Now, part of that is because they project Shin-Soo Choo to be worth -8.8 runs defensively in left field, and that seems rather aggressive on the negative side, with the result being that the team as a whole is projected to be slightly below-average defensively. (Choo is also likely to be in right field, with Rios in left field, but that's a minor issue). Even so, changing Choo's projection to neutral defensively, rather than -8.8 runs, would bump the Ranger position players only from 15th to 14th.
The bigger issue is that Fangraphs -- and specifically, Dan Szymborski's ZiPS projection system -- has Fielder projected at a .380 wOBA and a 3.3 fWAR, and Choo projected at a .370 wOBA and a 2.8 fWAR. A .380 wOBA in 2013 would have ranked 19th in the majors, between Matt Carpenter and Adrian Beltre, and a .370 wOBA in 2013 would have ranked 21st, between Jose Bautista and Brandon Moss (and also just ahead of Adam Lind).
The other problem is that Fangraphs projects a .365 wOBA for Beltre, but no one else above .340. The next highest wOBA projections for 2014 Rangers, after Fielder, Choo and Beltre, are Michael Choice (at .339) and Mitch Moreland (at .332). ZiPS thinks the Rangers have an All-Star caliber third baseman in Beltre, four players who are in the 2.5-3.5 win range (Fielder, Choo, Leonys, and Elvis Andrus), and a bunch of sub-2 win guys otherwise. Add all that together, and you've got a lineup that Fangraphs expects to be middle-of-the-pack.
While the Rangers aren't exactly on the cutting edge when it comes to statistical analysis, its fair to say that they know what projection systems like ZiPS are projecting for Fielder and Choo. The reality is that the Rangers think ZiPS is wrong. The Rangers are expecting Fielder and Choo to each be 4-6 win players in 2014. Their methodology leads them to project more value for Fielder and Choo than what the statistical analyses suggest will be there, and they are paying the pair accordingly.
There are reasons to believe that they are right. The Rangers loved Fielder when he was a free agent prior to the 2012 season, and supposedly were getting close to working out a deal for him when the Tigers came in and blew Texas out of the water with a later offer. They presumably believe that Fielder's true talent level is more in the 5 win range, where he was before 2013, and his struggles in 2013 are due at least in part to his dealing with personal issues that impacted his performance. They presumably believe that Choo is a better defender than the numbers over the past couple of seasons (particularly last year, when he was out of position in center field) reflect, and that his work ethic makes him a better bet than some other players would be. They presumably believe that both players will age better than normal because of their disciplined approach at the plate.
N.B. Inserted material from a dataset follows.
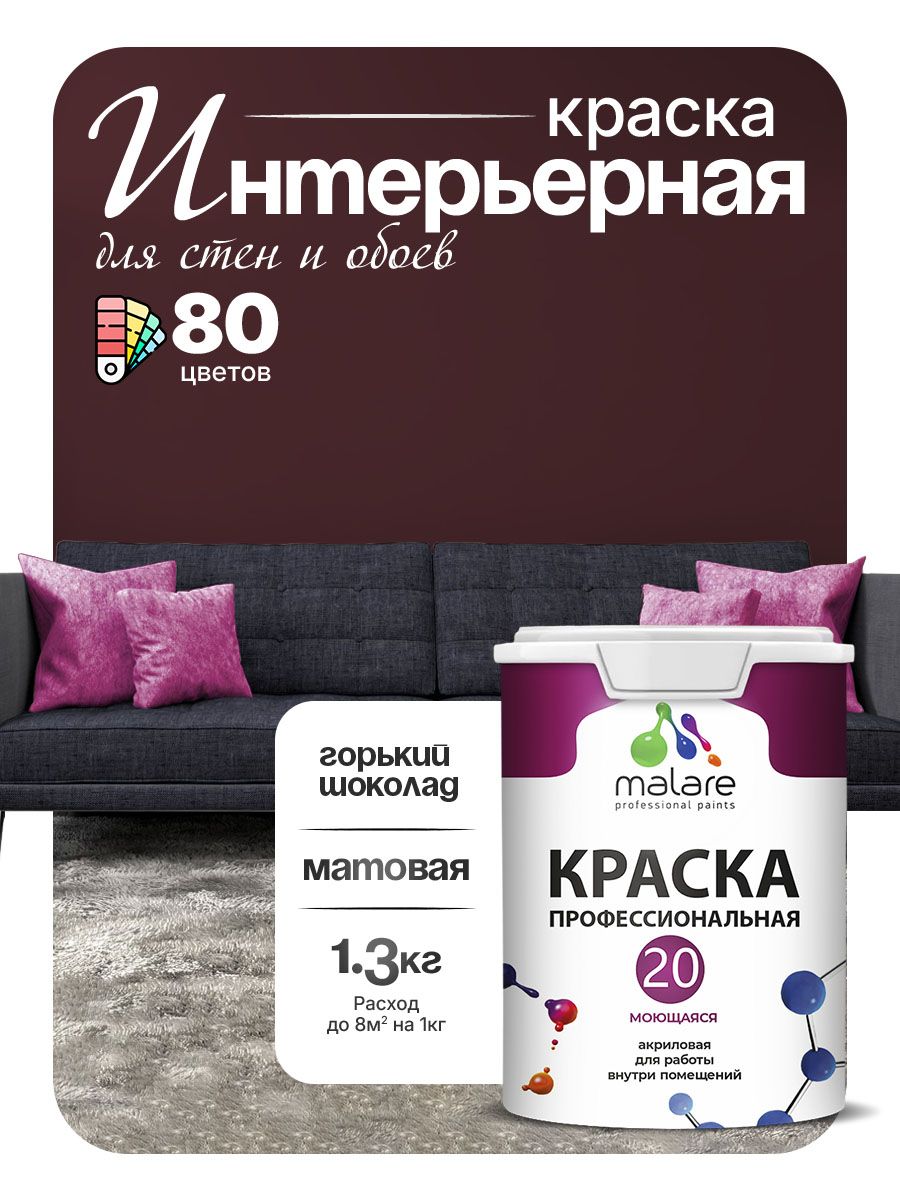 Акриловая краска для стен и обоев Malare Euro №20 моющаяся интерьерная, без запаха быстросохнущая, матовая, горький шоколад, (1л - 1.3кг)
But still, if you want to look at a "scouts v. stats" debate, this would be it. The stats indicate the Rangers committed too much money to a couple of guys who are on the wrong side of the aging curve, who won't be as good as Texas is hoping they will be in the near future, and who only have a few years left as above-average players, after which the Rangers will be paying close to $20 million per year for a pair of average- to below-average DHs. The Ranger front office thinks the raw projections are wrong, and that they have seen something in these guys that will make them worth the money.
Buster Olney is clearly expecting big things from Fielder and Choo in 2014, based on his ranking of the Ranger lineup. As Rangers fans, we have to hope that he, and the Rangers, are right, and the statistical models are wrong.